Patterson era a conoscenza della pericolosità del piombo e cercò di diffondere le informazioni circa la sua pericolosità e il repentino aumento nei primi decenni del novecento. Ma a cosa era dovuto l’aumento di piombo nell’atmosfera? L’American Petroleum Institute aveva brevettato da pochi decenni un nuovo additivo da aggiungere alla benzina, il piombo tetraetile, utilizzato come antidetonante, la sua combustione nei motori dei veicoli era quindi responsabile dell’immissione di grandi quantità di piombo nell’aria. Naturalmente, appena vennero alla luce le scoperte di Patterson circa la pericolosità del piombo, l’American Petroleum Institute fece in modo di tagliare i fondi a Patterson per impedirgli di continuare la sua campagna contro il piombo e mettere tutto a tacere. Venne ingaggiato appositamente anche uno scienziato, Robert Kehoe, il quale si batté per respingere le accuse nei confronti del piombo per non far crollare in nome dell’American Petroleum Institute.

Tuttavia Patterson non fu abbandonato e i suoi studi ricevettero l’appoggio del governo degli Stati Uniti, dalla marina militare e da diverse associazioni scientifiche, con quei fondi egli si recò in Antartide per prelevare campioni di ghiaccio formatosi secoli fa, per poterlo recuperare, lui e la sua squadra scavarono un tunnel nel ghiaccio di 60 metri. L’analisi di quel campione di ghiaccio provò in maniera inequivocabile che il piombo nell’aria prima della rivoluzione industriale era centinaia di volte meno concentrato, questo suo aumento era dovuto principalmente all’attività umana.
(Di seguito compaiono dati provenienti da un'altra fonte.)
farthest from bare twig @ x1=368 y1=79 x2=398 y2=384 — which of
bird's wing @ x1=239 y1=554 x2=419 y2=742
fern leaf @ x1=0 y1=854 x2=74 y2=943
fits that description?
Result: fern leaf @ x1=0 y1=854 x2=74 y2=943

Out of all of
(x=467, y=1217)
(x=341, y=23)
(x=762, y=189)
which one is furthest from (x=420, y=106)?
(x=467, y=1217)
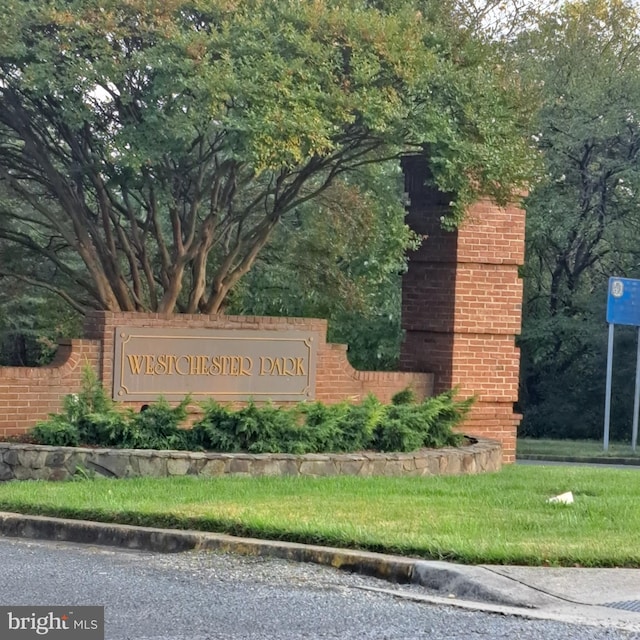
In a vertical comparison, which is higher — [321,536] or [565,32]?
[565,32]

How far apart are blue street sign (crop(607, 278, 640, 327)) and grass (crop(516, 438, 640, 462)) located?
9.29 ft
Dopo vent’anni di lotte incessanti contro le aziende, Clair Patterson prevalse e rapidamente il piombo tetraetile venne messo fuori commercio in tutto il mondo. Patterson, oltre ad averci rivelato l’età della Terra fu in grado di combattere da solo una contaminazione su scala globale, salvando molte vite. Al giorno d’oggi il piombo è presente naturalmente nell’ambiente in quantità non più importanti, si stima che dopo la vittoria di Patterson, il piombo nel corpo dei bambini sia calato del settanta per cento, tuttavia la maggior parte del piombo che si trova disperso in natura è prodotto da attività umane.

La prossima volta che al distributore di benzina leggerete l’etichetta sulla pompa, la quale recita”senza piombo”, ricordatevi di Clair Patterson.

Spero che tu abbia trovato interessante questo articolo! A presto!